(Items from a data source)
#####

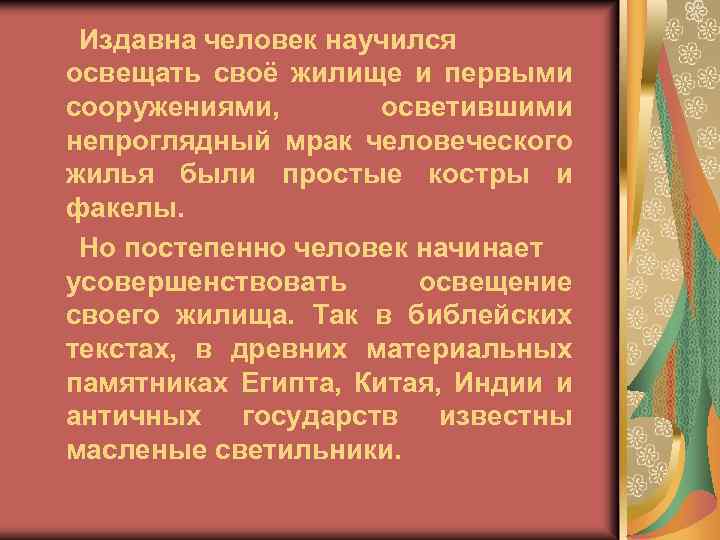 Издавна человек научился освещать своё жилище и первыми сооружениями, осветившими непроглядный мрак человеческого жилья были простые костры и факелы.

Но постепенно человек начинает усовершенствовать освещение своего жилища. Так в библейских текстах, в древних материальных памятниках Египта, Китая, Индии и античных государств известны масленые светильники.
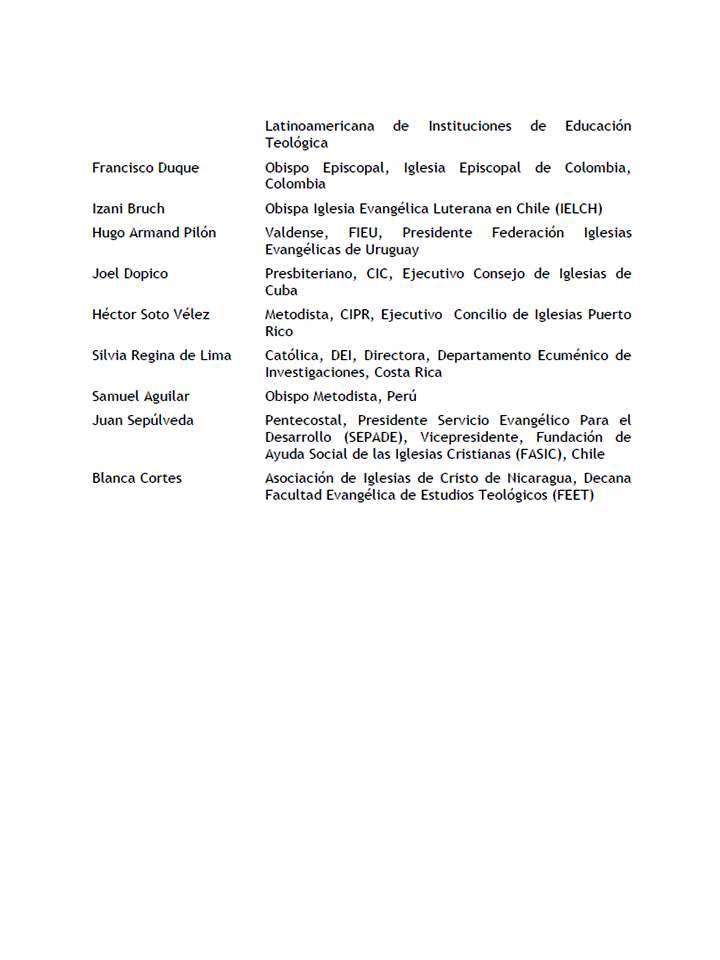 |  |  |
|---|---|
|  | Latinoamericana de Instituciones de Educación Teológica |
| Francisco Duque | Obispo Episcopal, Iglesia Episcopal de Colombia, Colombia |
| Izani Bruch | Obispa Iglesia Evangélica Luterana en Chile (IELCH) |
| Hugo Armand Pilón | Valdense, FIEU, Presidente Federación Iglesias Evangélicas de Uruguay |
| Joel Dopico | Presbiteriano, CIC, Ejecutivo Consejo de Iglesias de Cuba |
| Héctor Soto Vélez | Metodista, CIPR, Ejecutivo Concilio de Iglesias Puerto Rico |
| Silvia Regina de Lima | Católica, DEI, Directora, Departamento Ecuménico de Investigaciones, Costa Rica |
| Samuel Aguilar | Obispo Metodista, Perú |
| Juan Sepúlveda | Pentecostal, Presidente Servicio Evangélico Para el Desarrollo (SEPADE), Vicepresidente, Fundación de Ayuda Social de las Iglesias Cristianas (FASIC), Chile |
| Blanca Cortes | Asociación de Iglesias de Cristo de Nicaragua, Decana Facultad Evangélica de Estudios Teológicos (FEET) |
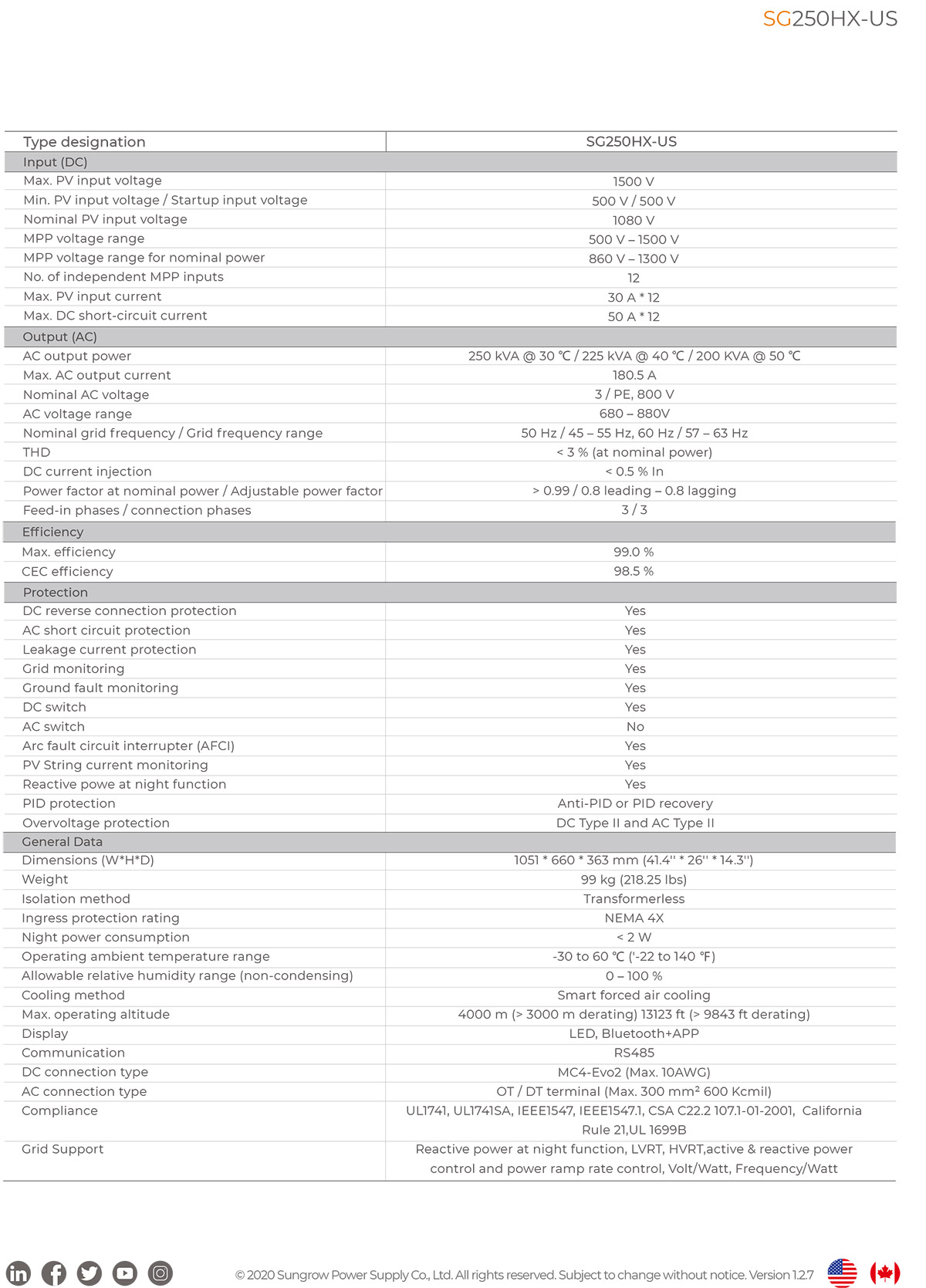 SG250HX-US

| Type designation | SG250HX-US |
|---|---|
| Input (DC) | |
| Max. PV input voltage | 1500 V |
| Min. PV input voltage / Startup input voltage | 500 V / 500 V |
| Nominal PV input voltage | 1080 V |
| MPP voltage range | 500 V – 1500 V |
| MPP voltage range for nominal power | 860 V – 1300 V |
| No. of independent MPP inputs | 12 |
| Max. PV input current | 30 A * 12 |
| Max. DC short-circuit current | 50 A * 12 |
| Output (AC) | |
| AC output power | 250 kVA @ 30 ℃ / 225 kVA @ 40 ℃ / 200 KVA @ 50 ℃ |
| Max. AC output current | 180.5 A |
| Nominal AC voltage | 3 / PE, 800 V |
| AC voltage range | 680 – 880V |
| Nominal grid frequency / Grid frequency range | 50 Hz / 45 – 55 Hz, 60 Hz / 57 – 63 Hz |
| THD | < 3 % (at nominal power) |
| DC current injection | < 0.5 % In |
| Power factor at nominal power / Adjustable power factor | > 0.99 / 0.8 leading – 0.8 lagging |
| Feed-in phases / connection phases | 3 / 3 |
| Efficiency | |
| Max. efficiency | 99.0 % |
| CEC efficiency | 98.5 % |
| Protection | |
| DC reverse connection protection | Yes |
| AC short circuit protection | Yes |
| Leakage current protection | Yes |
| Grid monitoring | Yes |
| Ground fault monitoring | Yes |
| DC switch | Yes |
| AC switch | No |
| Arc fault circuit interrupter (AFCI) | Yes |
| PV String current monitoring | Yes |
| Reactive powe at night function | Yes |
| PID protection | Anti-PID or PID recovery |
| Overvoltage protection | DC Type II and AC Type II |
| General Data | |
| Dimensions (W*H*D) | 1051 * 660 * 363 mm (41.4'' * 26'' * 14.3'') |
| Weight | 99 kg (218.25 lbs) |
| Isolation method | Transformerless |
| Ingress protection rating | NEMA 4X |
| Night power consumption | < 2 W |
| Operating ambient temperature range | -30 to 60 ℃ ('-22 to 140 ℉) |
| Allowable relative humidity range (non-condensing) | 0 – 100 % |
| Cooling method | Smart forced air cooling |
| Max. operating altitude | 4000 m (> 3000 m derating) 13123 ft (> 9843 ft derating) |
| Display | LED, Bluetooth+APP |
| Communication | RS485 |
| DC connection type | MC4-Evo2 (Max. 10AWG) |
| AC connection type | OT / DT terminal (Max. 300 mm² 600 Kcmil) |
| Compliance | UL1741, UL1741SA, IEEE1547, IEEE1547.1, CSA C22.2 107.1-01-2001, California Rule 21,UL 1699B |
| Grid Support | Reactive power at night function, LVRT, HVRT,active & reactive power control and power ramp rate control, Volt/Watt, Frequency/Watt |

© 2020 Sungrow Power Supply Co., Ltd. All rights reserved. Subject to change without notice. Version 1.2.7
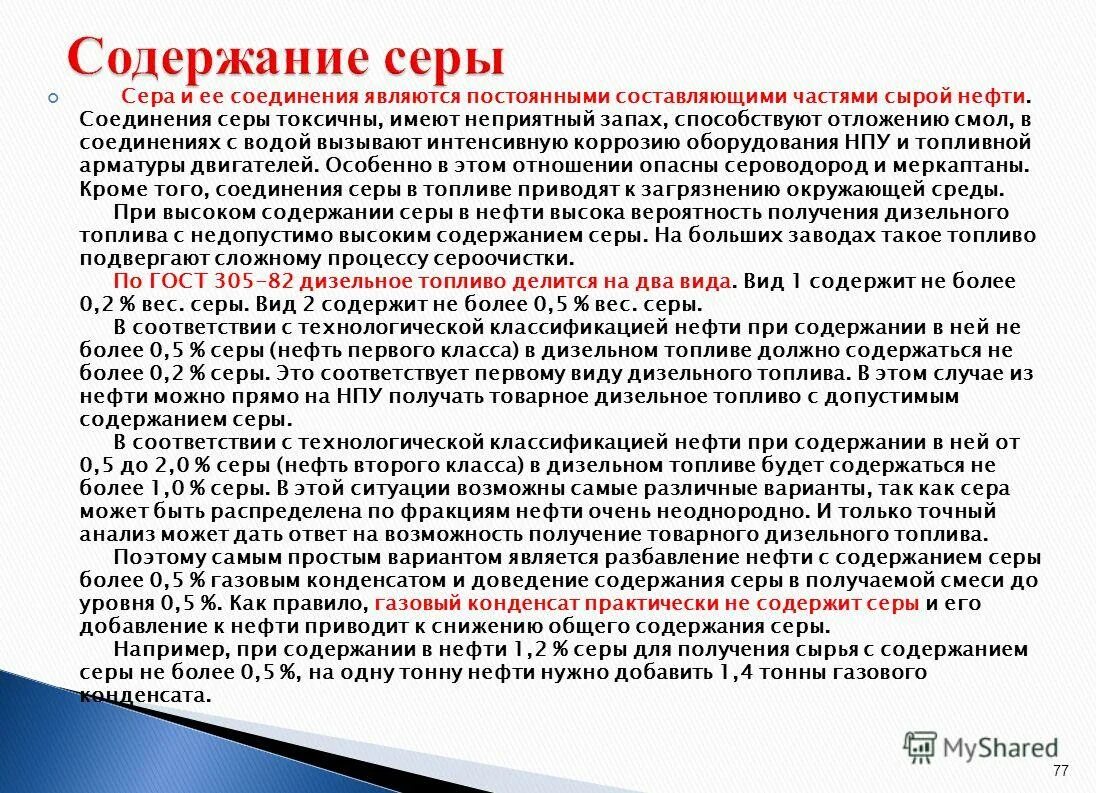 Содержание серы

Сера и ее соединения являются постоянными составляющими частями сырой нефти. Соединения серы токсичны, имеют неприятный запах, способствуют отложению смол, в соединениях с водой вызывают интенсивную коррозию оборудования НПУ и топливной арматуры двигателей. Особенно в этом отношении опасны сероводород и меркаптаны. Кроме того, соединения серы в топливе приводят к загрязнению окружающей среды.

При высоком содержании серы в нефти высока вероятность получения дизельного топлива с недопустимо высоким содержанием серы. На больших заводах такое топливо подвергают сложному процессу сероочистки.

По ГОСТ 305-82 дизельное топливо делится на два вида. Вид 1 содержит не более 0,2 % вес. серы. Вид 2 содержит не более 0,5 % вес. серы.

В соответствии с технологической классификацией нефти при содержании в ней не более 0,5 % серы (нефть первого класса) в дизельном топливе должно содержаться не более 0,2 % серы. Это соответствует первому виду дизельного топлива. В этом случае из нефти можно прямо на НПУ получать товарное дизельное топливо с допустимым содержанием серы.

В соответствии с технологической классификацией нефти при содержании в ней от 0,5 до 2,0 % серы (нефть второго класса) в дизельном топливе будет содержаться не более 1,0 % серы. В этой ситуации возможны самые различные варианты, так как сера может быть распределена по фракциям нефти очень неоднородно. И только точный анализ может дать ответ на возможность получение товарного дизельного топлива.

Поэтому самым простым вариантом является разбавление нефти с содержанием серы более 0,5 % газовым конденсатом и доведение содержания серы в получаемой смеси до уровня 0,5 %. Как правило, газовый конденсат практически не содержит серы и его добавление к нефти приводит к снижению общего содержания серы.

Например, при содержании в нефти 1,2 % серы для получения сырья с содержанием серы не более 0,5 %, на одну тонну нефти нужно добавить 1,4 тонны газового конденсата.

MyShared

77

#####

== What to do ==
Lines with "Grid": state how many there are in the records, and nothing more.

== Task output ==
3